Authoritative references for deeper study
If you want to review the underlying trigonometry and measurement conventions in more depth, these sources are useful:
- NIST Special Publication 811 on units and measurement style
- LibreTexts mathematics materials hosted by academic institutions
- Clark University trigonometry formulas reference
Frequently asked questions
Can the angle be obtuse?
Yes. The formula still works for obtuse triangles as long as the angle is the included angle between the two known sides and lies between 0 and 180 degrees. The sine of an obtuse angle is still positive, so the area remains positive.
Why does a 60 degree angle give the same area factor as 120 degrees?
Because sine has the identity sin(θ) = sin(180 degrees – θ). That means 60 degrees and 120 degrees have the same sine value, so with the same side lengths they produce the same area, even though the triangle shapes differ.
What units will the result use?
If your sides are entered in centimeters, the area is in square centimeters.
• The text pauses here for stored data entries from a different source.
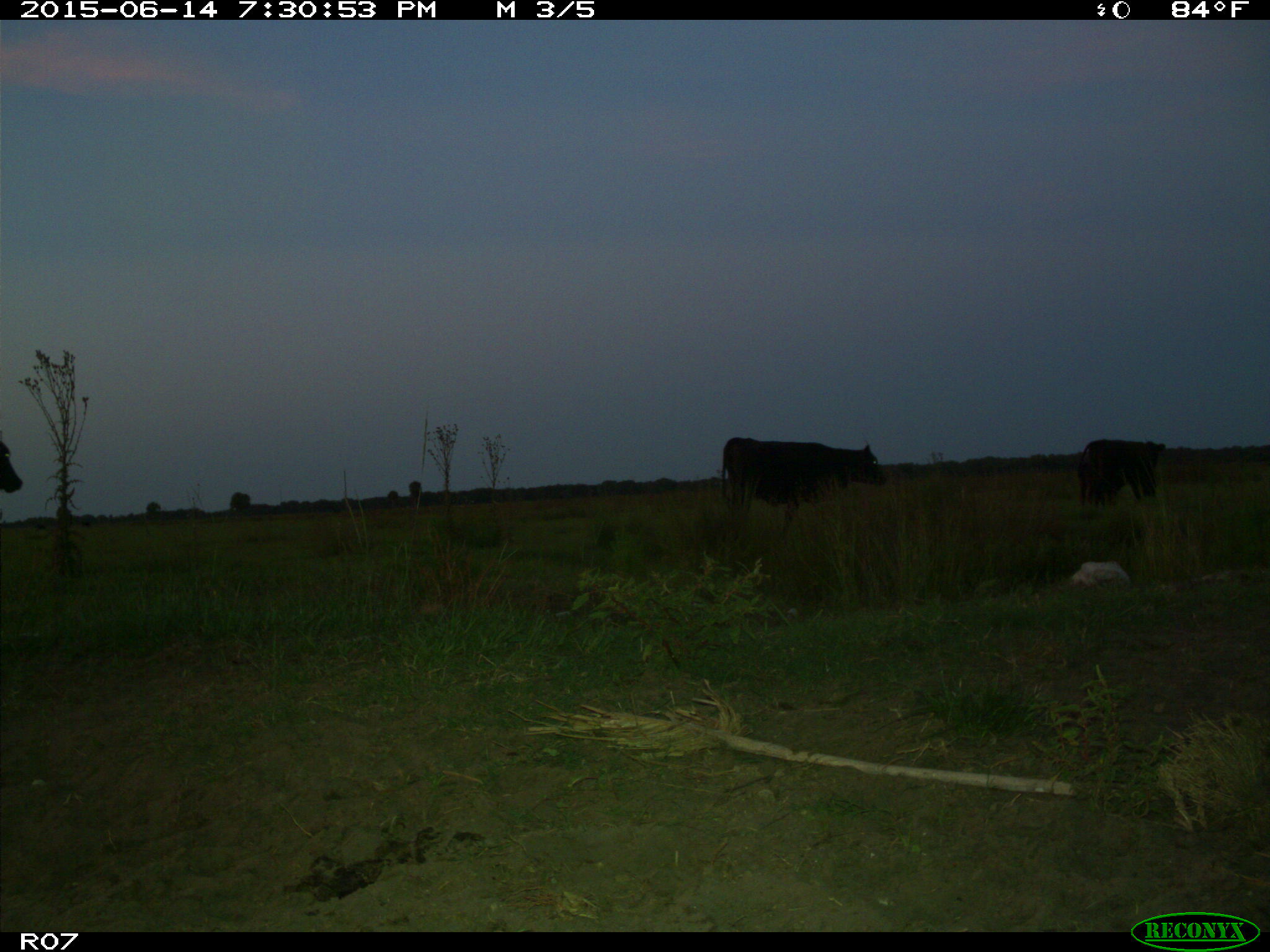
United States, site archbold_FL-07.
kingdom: Animalia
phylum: Chordata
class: Mammalia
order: Artiodactyla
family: Bovidae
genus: Bos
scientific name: Bos taurus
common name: domestic cow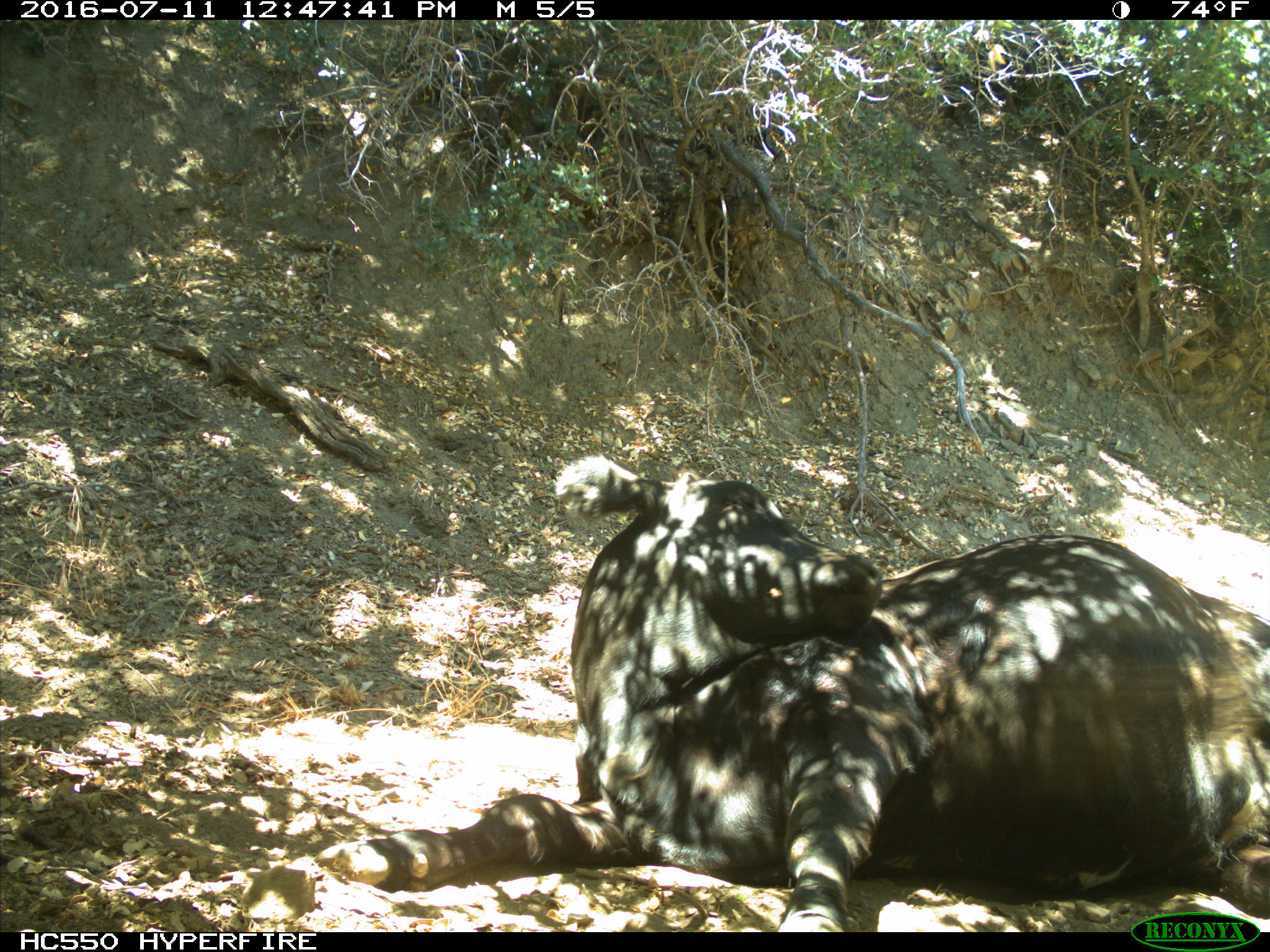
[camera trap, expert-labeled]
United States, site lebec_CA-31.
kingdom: Animalia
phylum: Chordata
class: Mammalia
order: Artiodactyla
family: Bovidae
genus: Bos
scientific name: Bos taurus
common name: domestic cow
Bos taurus (domestic cow).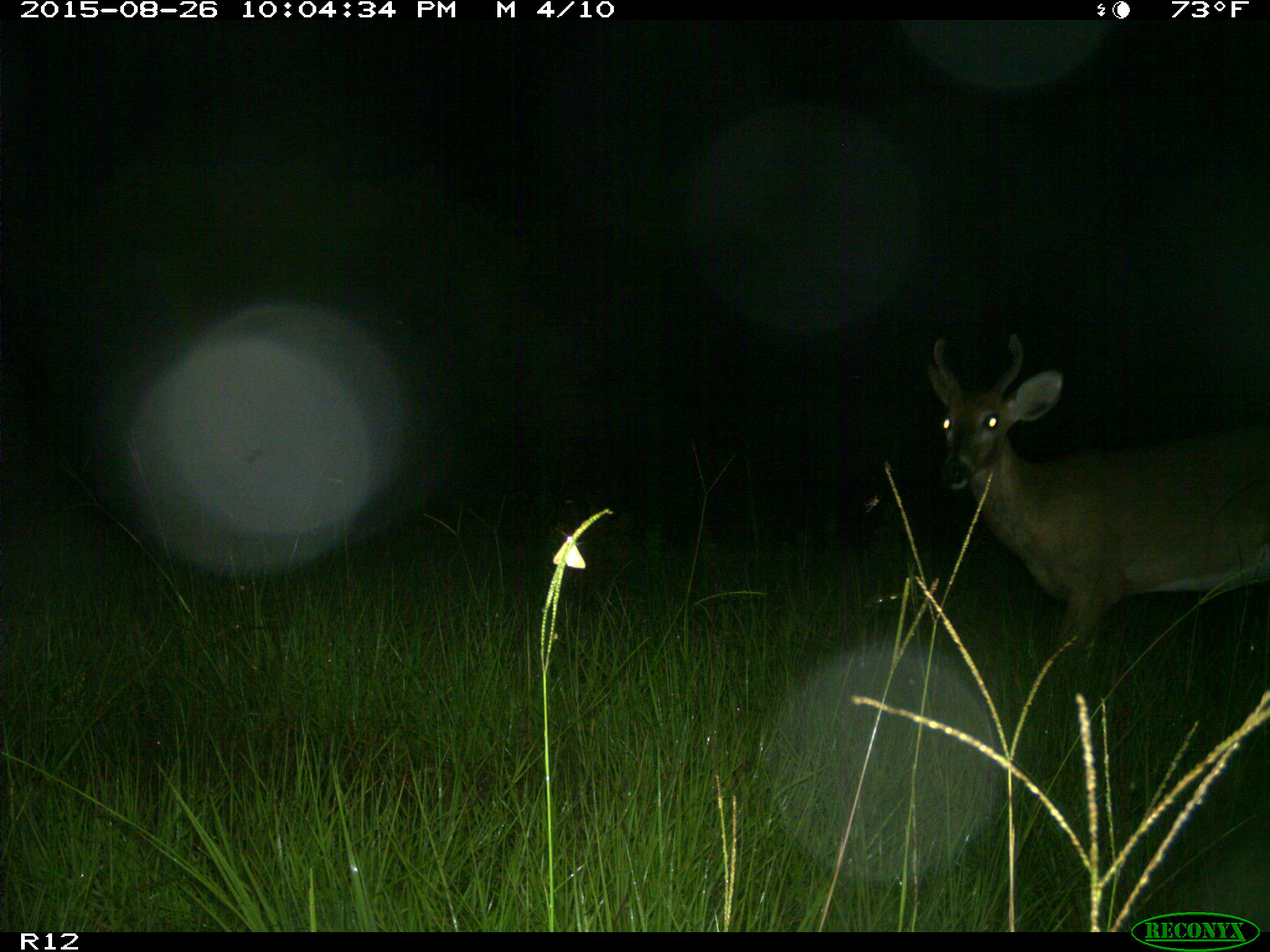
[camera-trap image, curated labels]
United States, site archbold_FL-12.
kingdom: Animalia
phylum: Chordata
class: Mammalia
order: Artiodactyla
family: Cervidae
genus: Odocoileus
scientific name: Odocoileus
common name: deer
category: unidentified deer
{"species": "unidentified deer (deer) (Odocoileus)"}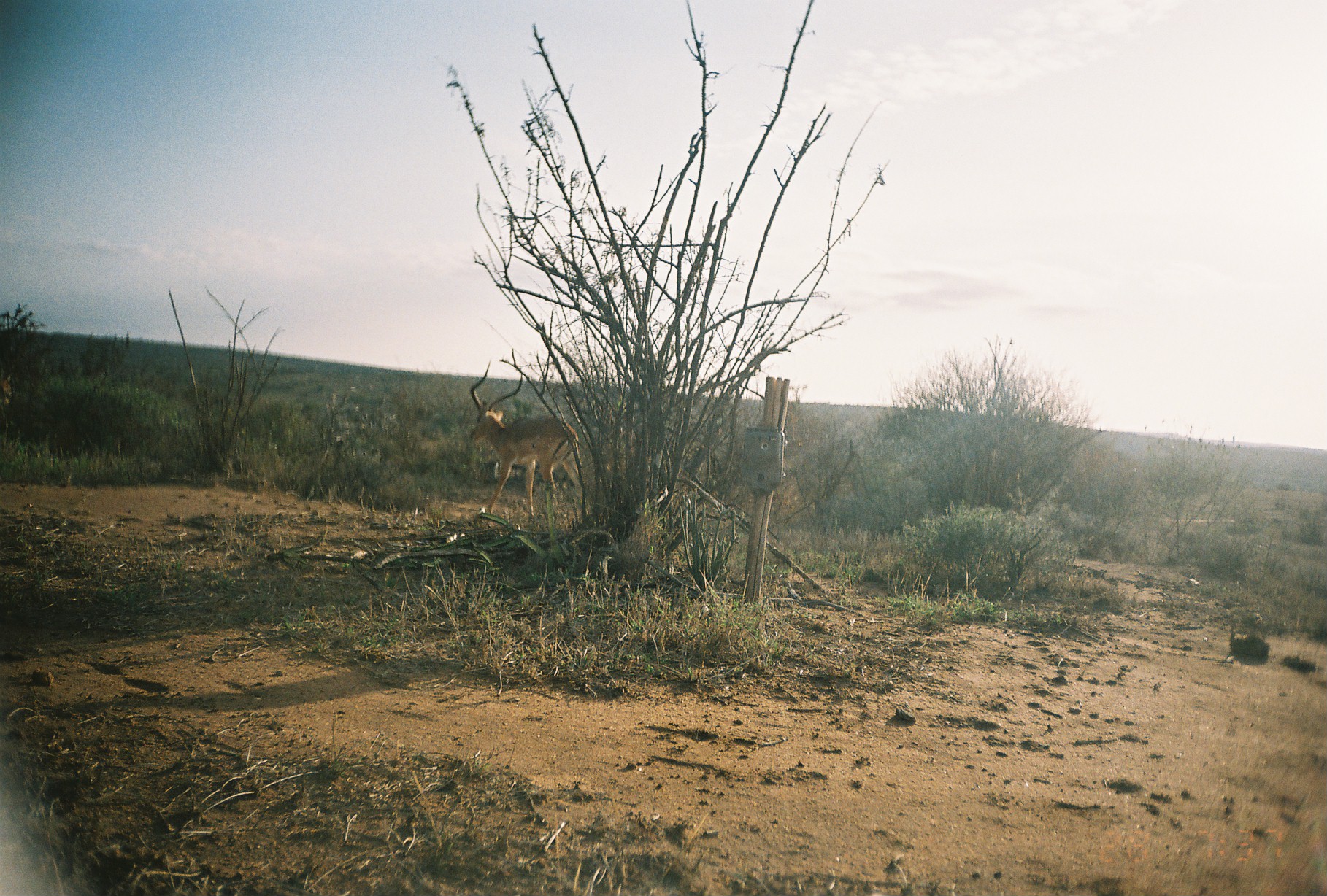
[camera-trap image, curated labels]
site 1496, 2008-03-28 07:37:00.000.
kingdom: Animalia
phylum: Chordata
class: Mammalia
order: Artiodactyla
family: Bovidae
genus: Aepyceros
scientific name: Aepyceros melampus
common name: impala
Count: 1.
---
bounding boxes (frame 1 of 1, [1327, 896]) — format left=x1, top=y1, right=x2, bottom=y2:
aepyceros melampus: left=469, top=360, right=585, bottom=525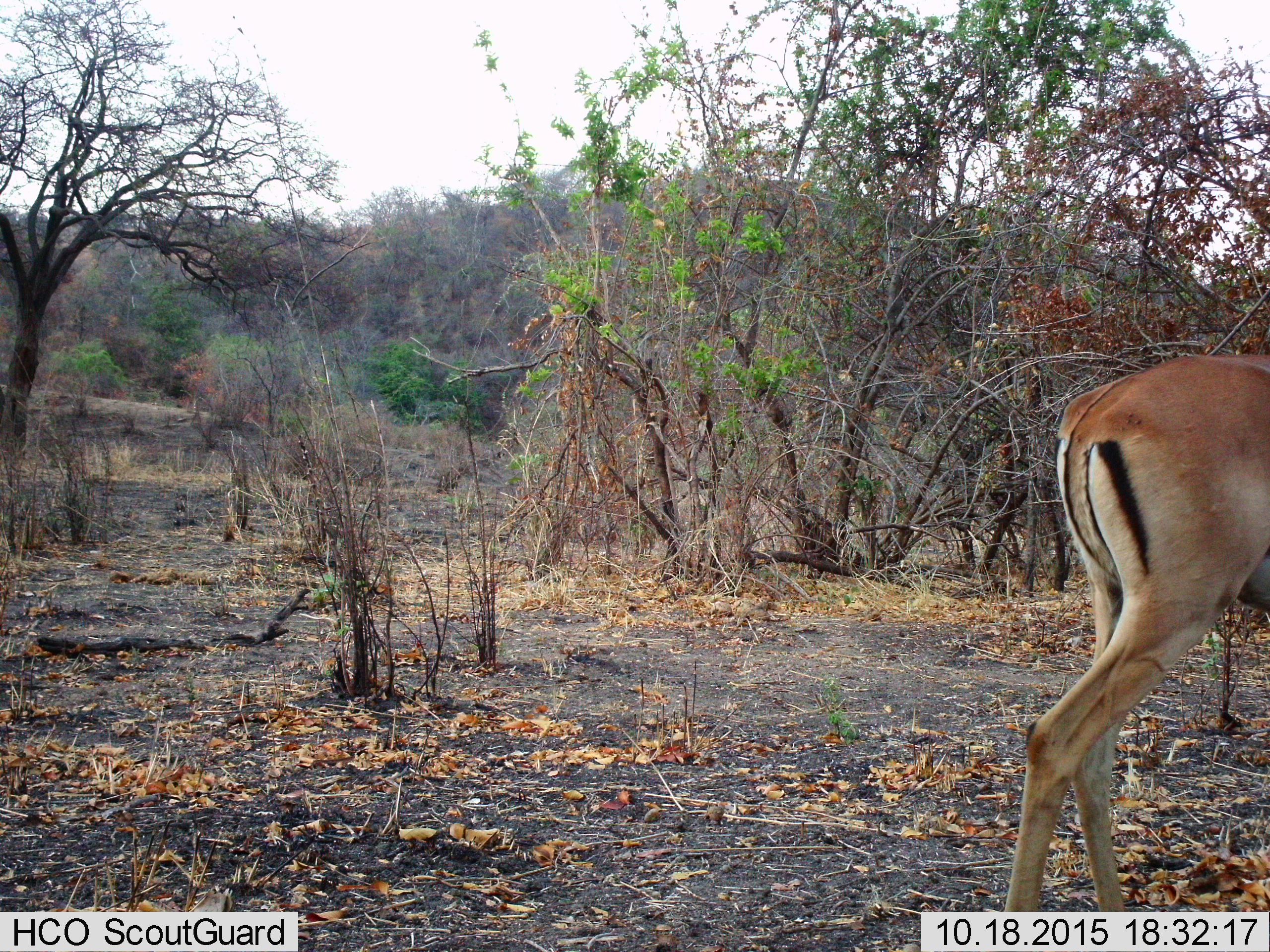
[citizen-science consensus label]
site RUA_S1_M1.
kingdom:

If they are entered in feet, the area is in square feet. This calculator displays the selected unit automatically to reduce confusion.
Can I use decimals?
Absolutely. Decimals are common in real measurement work, and the calculator supports them for both sides and the angle.
Final takeaway
The area of triangle 2 sides 1 angle calculator provides one of the fastest and most reliable ways to compute triangle area when direct height data is unavailable. By combining the formula 1/2 × a × b × sin(C) with automatic validation, optional unit labeling, and a visual chart, it helps you move from raw measurements to confident results in seconds. Whether you are checking homework, estimating a roof panel, modeling a mechanical part, or validating survey geometry, this approach is efficient, mathematically sound, and easy to verify.